- Requirement 1
Sum up the forum thread about wearing a Grand Seiko quartz as a daily watch in two sentences.
- Requirement 2
In the forum thread about wearing a Grand Seiko quartz as a daily watch, which model did it'salivejim briefly own?
- Requirement 3
Pick up the forum thread about wearing a Grand Seiko quartz as a daily watch and continue it from its last line.

===== Passage given =====

# Grand Seiko 9F as "beater"?



## JustinianIV (Dec 28, 2016)

I'm considering buying a GS quartz (not one of the divers) as my go-to, daily wearer. However, I'm a bit worried that the highly refined style of the watch would not lend itself well to the occasional scuff or scratch. The movement is certainly up to it, but would the years of daily use take away from what makes the cosmetic appearance of the watch great? Basically, would a daily wearer be a mis-match for such a piece?

I rarely do anything really G-Shock worthy to my watches, and if I had too, I would take the watch off. No swimming. That being said, I don't want to have to constantly worry about it when I'm chasing the kids around the park, and things of this nature.


----------



## JustinianIV (Dec 28, 2016)

To clarify, I won't ever do anything to allow the watch to get in harms way, but accidents do happen.


----------



## reggie747 (Sep 10, 2013)

My advice to you is....if you'll be put out by a scuff, knock, ding or scrape then consider putting something else on instead.

Why risk it ?


----------



## gimli (Mar 24, 2016)

Be a man! Do you think this guy gave a s**t about his watches ? Well he did, but not in the way you're thinking of, probably... :laugh:


----------



## it'salivejim (Jan 19, 2013)

I briefly owned the gorgeous SBGV009 Anniversary, and even though I sit at a desk all day, I was terrified of marking it. The finish is so perfect it felt like just looking at it would cause a blemish. What a watch though…

*








*


----------



## deano1956 (Jan 27, 2016)

people wear Rolexes daily! , I have just sold my Gs quartz white dial (just not my size) its got a brushed bracelet, so not so delicate as a all polished links , I did not wear mine daily if at all, but there is a highly polished case and bezel, the gs quartz is probably the best one to wear daily from a cost and value perspective rather than the higher spring drive / auto GSs. it would be a very nice watch to wear on a daily basis in my opinion.

deano


----------



## JustinianIV (Dec 28, 2016)

Thank you all for the quick and diverse responses. There are some GSs which are just too polished to endure much, imo. An example would be the one for which it'salivejim posted pictures of. I suppose then, if I were to wear it as a daily beater, I would pick this model:










If I'm not mistaken, it was designed for to be more sporty than some of the others, as evidenced by it's more robust and brushed lugs.


----------



## relaxer7 (Feb 18, 2016)

===== Data records =====

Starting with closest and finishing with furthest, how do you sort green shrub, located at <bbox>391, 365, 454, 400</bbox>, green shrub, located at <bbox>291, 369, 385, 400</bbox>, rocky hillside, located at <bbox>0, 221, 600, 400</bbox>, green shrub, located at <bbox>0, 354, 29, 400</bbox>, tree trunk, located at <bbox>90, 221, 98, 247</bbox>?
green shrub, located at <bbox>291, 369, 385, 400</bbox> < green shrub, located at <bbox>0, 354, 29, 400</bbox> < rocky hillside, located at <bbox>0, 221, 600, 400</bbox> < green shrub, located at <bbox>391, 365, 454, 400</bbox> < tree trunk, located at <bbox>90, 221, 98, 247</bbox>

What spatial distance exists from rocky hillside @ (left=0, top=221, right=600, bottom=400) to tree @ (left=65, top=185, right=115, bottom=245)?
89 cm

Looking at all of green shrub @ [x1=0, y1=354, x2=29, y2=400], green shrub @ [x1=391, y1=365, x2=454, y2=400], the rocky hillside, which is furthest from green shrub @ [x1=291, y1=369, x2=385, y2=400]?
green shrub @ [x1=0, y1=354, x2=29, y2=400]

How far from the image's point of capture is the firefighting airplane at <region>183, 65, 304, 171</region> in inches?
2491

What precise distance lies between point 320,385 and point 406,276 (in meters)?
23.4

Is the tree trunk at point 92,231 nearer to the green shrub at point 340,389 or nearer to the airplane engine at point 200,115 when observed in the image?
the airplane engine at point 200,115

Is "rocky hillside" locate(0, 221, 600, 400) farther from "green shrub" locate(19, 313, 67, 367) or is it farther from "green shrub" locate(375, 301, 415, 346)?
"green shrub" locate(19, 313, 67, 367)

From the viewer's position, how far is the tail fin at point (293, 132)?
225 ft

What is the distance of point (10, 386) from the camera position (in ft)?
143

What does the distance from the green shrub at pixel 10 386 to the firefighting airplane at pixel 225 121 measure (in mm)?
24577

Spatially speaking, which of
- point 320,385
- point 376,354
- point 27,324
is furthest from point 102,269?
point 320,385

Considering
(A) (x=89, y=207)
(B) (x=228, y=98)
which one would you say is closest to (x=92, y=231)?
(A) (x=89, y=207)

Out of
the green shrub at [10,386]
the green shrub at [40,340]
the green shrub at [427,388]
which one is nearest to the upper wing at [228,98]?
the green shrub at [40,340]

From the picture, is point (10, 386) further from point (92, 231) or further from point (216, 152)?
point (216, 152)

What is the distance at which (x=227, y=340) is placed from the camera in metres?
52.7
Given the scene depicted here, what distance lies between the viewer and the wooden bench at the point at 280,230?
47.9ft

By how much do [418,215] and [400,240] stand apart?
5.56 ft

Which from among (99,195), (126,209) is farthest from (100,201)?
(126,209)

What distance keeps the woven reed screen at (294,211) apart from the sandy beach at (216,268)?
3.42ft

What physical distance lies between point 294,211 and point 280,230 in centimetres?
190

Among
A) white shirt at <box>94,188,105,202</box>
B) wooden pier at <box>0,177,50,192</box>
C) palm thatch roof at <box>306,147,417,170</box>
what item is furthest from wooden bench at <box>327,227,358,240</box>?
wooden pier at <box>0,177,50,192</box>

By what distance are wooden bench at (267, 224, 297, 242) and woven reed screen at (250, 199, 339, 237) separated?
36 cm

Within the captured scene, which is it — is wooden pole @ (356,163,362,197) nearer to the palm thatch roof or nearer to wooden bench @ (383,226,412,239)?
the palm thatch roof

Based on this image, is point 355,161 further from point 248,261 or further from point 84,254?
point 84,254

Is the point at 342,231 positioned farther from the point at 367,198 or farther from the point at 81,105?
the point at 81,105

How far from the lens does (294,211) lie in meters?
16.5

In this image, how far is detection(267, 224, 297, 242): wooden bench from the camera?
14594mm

=====

- Response 1
A forum member asks whether a Grand Seiko quartz is too refined to wear every day, since its polished finish might suffer from the occasional scuff or scratch. Replies range from advice to wear something else if scuffs would be upsetting to the view that the quartz is the best Grand Seiko to wear daily, and the original poster concludes that a sportier model with more robust, brushed lugs would suit daily wear.

- Response 2
The SBGV009 Anniversary.

- Response 3
It's a Seiko! They're made to be worn everyday 

The example above would stand up to daily wear for a lifetime - even more so with the brushed finish. What's the worst that can happen? A few knocks or scrapes? Once it's beaten up enough take it for a well deserved service and hey presto... back to new!


----------



## it'salivejim (Jan 19, 2013)

relaxer7 said:


> It's a Seiko! They're made to be worn everyday
> 
> The example above would stand up to daily wear for a lifetime - even more so with the brushed finish. What's the worst that can happen? A few knocks or scrapes? Once it's beaten up enough take it for a well deserved service and hey presto... back to new!


 But that's the problem with a Grand Seiko. Spring drive servicing and the Zaratsu polished finishing has to be done in Japan by an army of tiny Samurai elves, and in the case of my model, the finishing is one of the unique beauties of it so scratches and dings would be maddening.

Agreed, the brushed models will stand up to wear better, and there's no doubting the overall durability of the GS movements, but for the price, there are more viable options to choose from.

This article on WUS is interesting:

http://forums.watchuseek.com/f642/zaratsu-journey%97-real-life-experience-grand-seiko%92s-polishing-service-%5Bupdate-2-5%5D-2371082.html


----------



## JustinianIV (Dec 28, 2016)

it'salivejim said:


> But that's the problem with a Grand Seiko. Spring drive servicing and the Zaratsu polished finishing has to be done in Japan by an army of tiny Samurai elves, and in the case of my model, the finishing is one of the unique beauties of it so scratches and dings would be maddening.
> 
> Agreed, the brushed models will stand up to wear better, and there's no doubting the overall durability of the GS movements, *but for the price, there are more viable options to choose from. *
> 
> ...


 What other options could you suggest?

Thanks for the link. I've read up on it and it gave me a feeling for a possible problem with GS. I don't know how much of it applies to me though. I'm not a really big bracelet guy, and would probably only put it on a bracelet for the odd formal occasion. To be honest, the watches shown there didn't looked fine to me even before they went in to be re-brushed/polished. Maybe I'm just not as particular as other watch guys A straight up ding, though, can be irritating.


----------



## JustinianIV (Dec 28, 2016)

Well, I've given it some thought and I am probably going to go ahead and get a 9f as an daily wearer.

I've read a similar thread http://forums.watchuseek.com/f21/grand-seiko-durable-enough-everyday-wear-665353.html and the opinions were similar to this one: if you are the type to get annoyed by minor scratches that can only be viewed if you try to see them, then a GS isn't a good daily. Luckily, I don't fall into that category.

I appreciate the input. If anyone can help me by pointing out the models which lend themselves better to daily wear, like the SBGX91/93 above, I'd appreciate it. Those ones are slightly out of my price range.


----------



## weaselid (Mar 24, 2012)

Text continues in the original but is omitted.